Stated task A
List every differential equation written out in the forum thread on the double factorial sum.
Stated task B
Copy out every line of the rows that contains the string "between". Case counts.

Text
--- start ---
Finding the closed form for a double factorial sum

So the even term bit is pretty trivial and the odd term bit requires an integral, a change of variable, a trigonometric substitution, another couple of integrals and changes of variables, and ends up with an expression in the error function. Nice.

BarryRowlingsonBaz

I think that the less cumbersome method would be differentiation of these series and getting two ODEs: f'-x*f=0 and f'-x*f=1. The solution for the first on can be easily guessed exp(x^2/2), the second one may solved by representation of solution in a form g(x)*exp(x^2/2), then we get equation for g by substituting f=g*exp(x^2/2) into ODE: g'=exp(-x^2/2). From that we get erf related integral

dimastus

You don't need to split out the odd and even series. If
G(z) = sum(n=0 to inf) z^n/n!!
G = 1/1 + z/1 + z^2/2 + z^3/3 + z^4/8 + z^5/15 + z^6/48 + z^7/105...
G' = 1/1 + z/1 + z^2/1 + z^3/2 + z^4/3 + z^5/8 + z^6/15 ...
--- end ---
Data supplied
--- start ---
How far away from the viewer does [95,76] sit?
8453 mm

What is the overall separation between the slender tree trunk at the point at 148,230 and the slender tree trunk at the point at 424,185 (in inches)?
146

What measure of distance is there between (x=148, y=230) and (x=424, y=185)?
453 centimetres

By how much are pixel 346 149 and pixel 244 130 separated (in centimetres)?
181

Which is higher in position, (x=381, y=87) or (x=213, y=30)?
--- end ---
Expected output A
f'-x*f=0
f'-x*f=1
g'=exp(-x^2/2)

Expected output B
What is the overall separation between the slender tree trunk at the point at 148,230 and the slender tree trunk at the point at 424,185 (in inches)?
What measure of distance is there between (x=148, y=230) and (x=424, y=185)?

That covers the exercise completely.